TEXT TO READ
Quote from gospel singer, Wintley Phipps, during his performance at Carnegie Hall in 2002.

 

 

 

Wintley Augustus Phipps is an African-American gospel singer who was born in Trinidad & Tobago on January 7, 1955 and grew up in Montreal, Quebec where his family moved when he was about five-years-old.

 

 

Phipps is one in a long line of talented, inspirational African-American gospel singers and has performed for several U.S. Presidents, including Jimmy Carter, Ronald Reagan, George H.W. Bush, Bill Clinton, George W. Bush and Barack Hussein Obama at National Prayer Breakfast events and other celebrations.

 

 

He also performed at the 1984 and 1988 National Democratic Conventions, Rosa Parks’ 77th birthday gala at the Kennedy Center and for the late South African President, Nelson Mandela.

 

 

 

Phipps’ quote in 2002 during his performance of “Amazing Grace” at Carnegie Hall not surprisingly has garnered both praise and condemnation.

 

 

Comments from some White people included that he was racist because he expressed too much pride in his Africanness. Phipps’ comment was pertinent because many people do not know the history of African contributions to popular contemporary music. That is why it is so important that we continue to celebrate/observe Black Music Month. June has been recognized as Black Music Month since 1979.

STORED ROWS
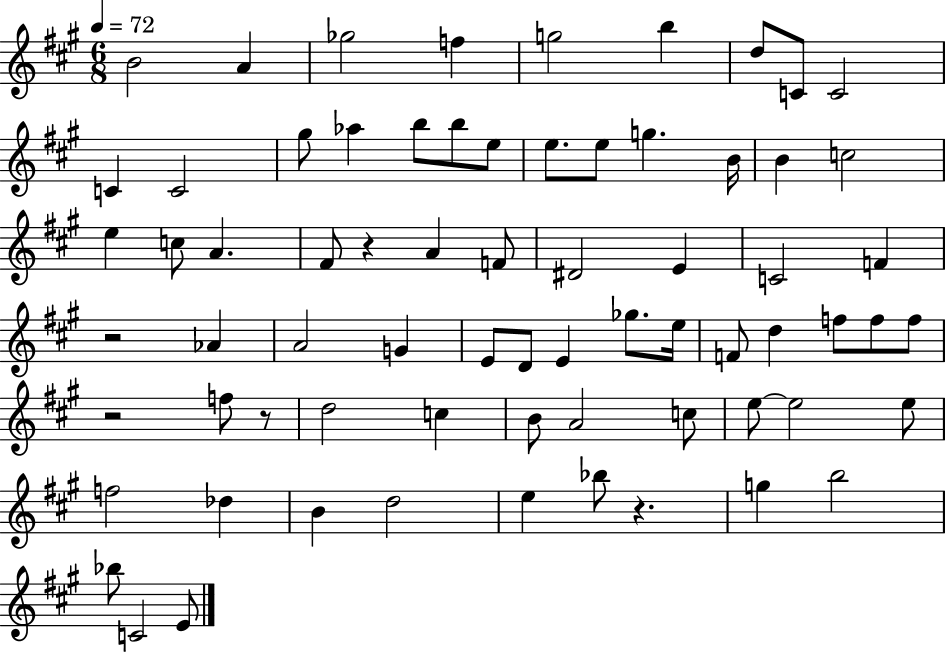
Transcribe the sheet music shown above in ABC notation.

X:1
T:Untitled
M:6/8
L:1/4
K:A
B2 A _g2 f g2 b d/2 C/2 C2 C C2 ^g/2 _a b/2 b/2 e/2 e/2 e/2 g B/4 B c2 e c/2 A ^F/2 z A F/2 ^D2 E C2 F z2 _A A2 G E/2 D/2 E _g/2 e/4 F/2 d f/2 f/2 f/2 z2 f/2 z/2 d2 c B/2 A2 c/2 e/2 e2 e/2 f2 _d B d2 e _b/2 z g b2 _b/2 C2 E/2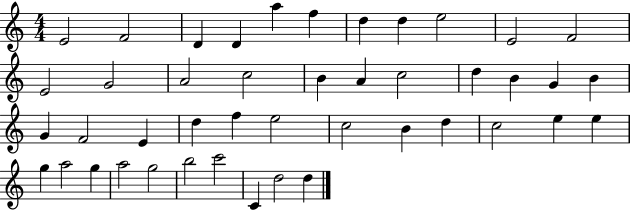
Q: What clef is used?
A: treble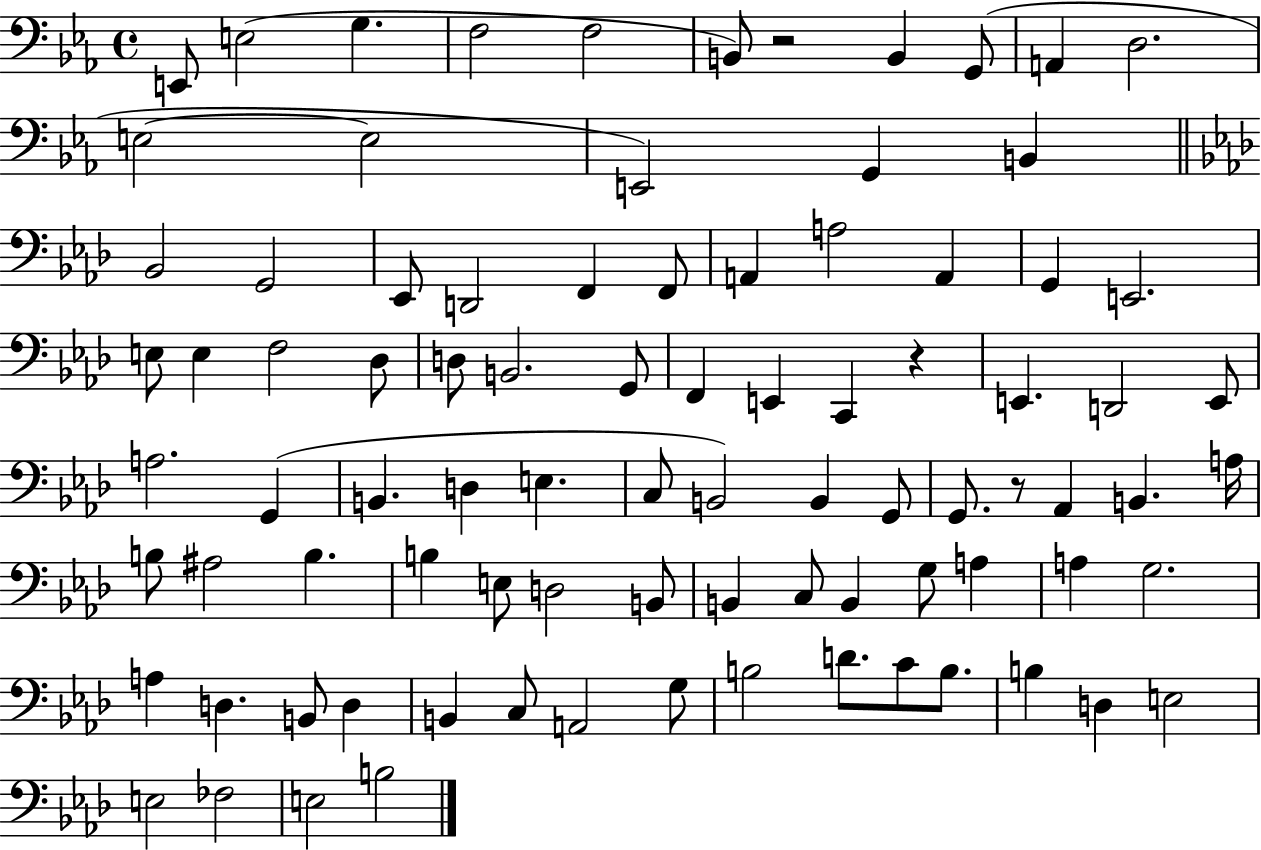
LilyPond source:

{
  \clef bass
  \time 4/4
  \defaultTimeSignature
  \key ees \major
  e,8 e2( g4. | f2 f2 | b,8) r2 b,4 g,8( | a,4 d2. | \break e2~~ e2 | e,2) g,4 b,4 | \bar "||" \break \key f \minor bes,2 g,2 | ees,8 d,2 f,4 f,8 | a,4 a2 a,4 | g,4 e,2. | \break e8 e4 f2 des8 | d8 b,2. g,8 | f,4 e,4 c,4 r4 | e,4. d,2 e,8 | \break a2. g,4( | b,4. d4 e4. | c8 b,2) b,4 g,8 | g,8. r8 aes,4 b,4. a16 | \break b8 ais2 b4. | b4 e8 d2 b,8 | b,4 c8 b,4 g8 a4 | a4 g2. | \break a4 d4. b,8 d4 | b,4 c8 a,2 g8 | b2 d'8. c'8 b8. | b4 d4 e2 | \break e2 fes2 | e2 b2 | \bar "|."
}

...

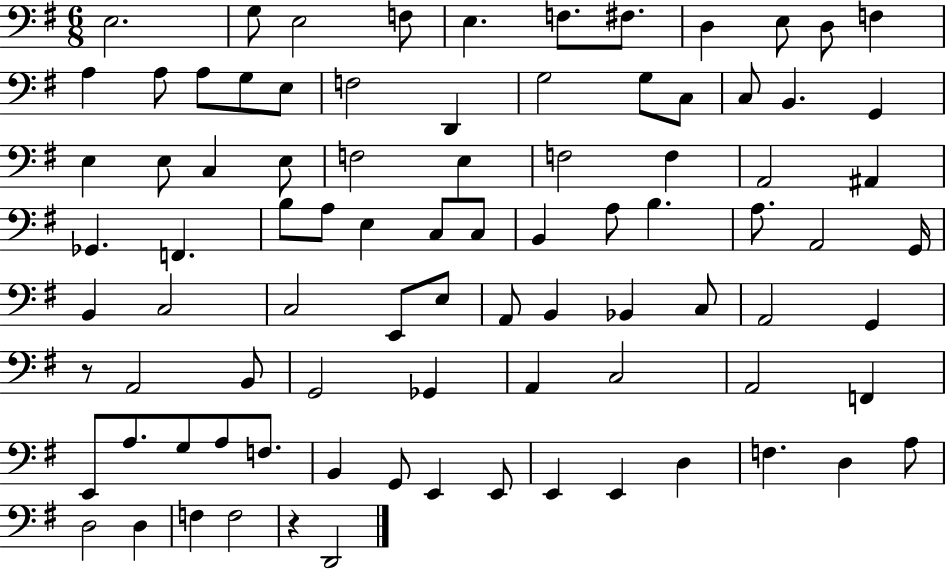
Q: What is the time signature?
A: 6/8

WHAT TO WORK ON
1) Edit the Wintley Phipps text from the words that begin "He also performed" and stop after "President, Nelson Mandela.", replacing "gala" with "celebration".
2) Please rewrite the paragraph in the Wintley Phipps text that begins "Comments from some White people" so it is shorter but keeps its main facts.
3) According to the Wintley Phipps text, where did Phipps grow up?

SOLUTIONS BELOW
1)
He also performed at the 1984 and 1988 National Democratic Conventions, Rosa Parks’ 77th birthday celebration at the Kennedy Center and for the late South African President, Nelson Mandela.

2) Some White people called Phipps racist for expressing too much pride in his Africanness. His comment was pertinent because many people don't know the history of African contributions to popular contemporary music. That is why Black Music Month, recognized in June since 1979, should continue to be celebrated.

3) Montreal, Quebec.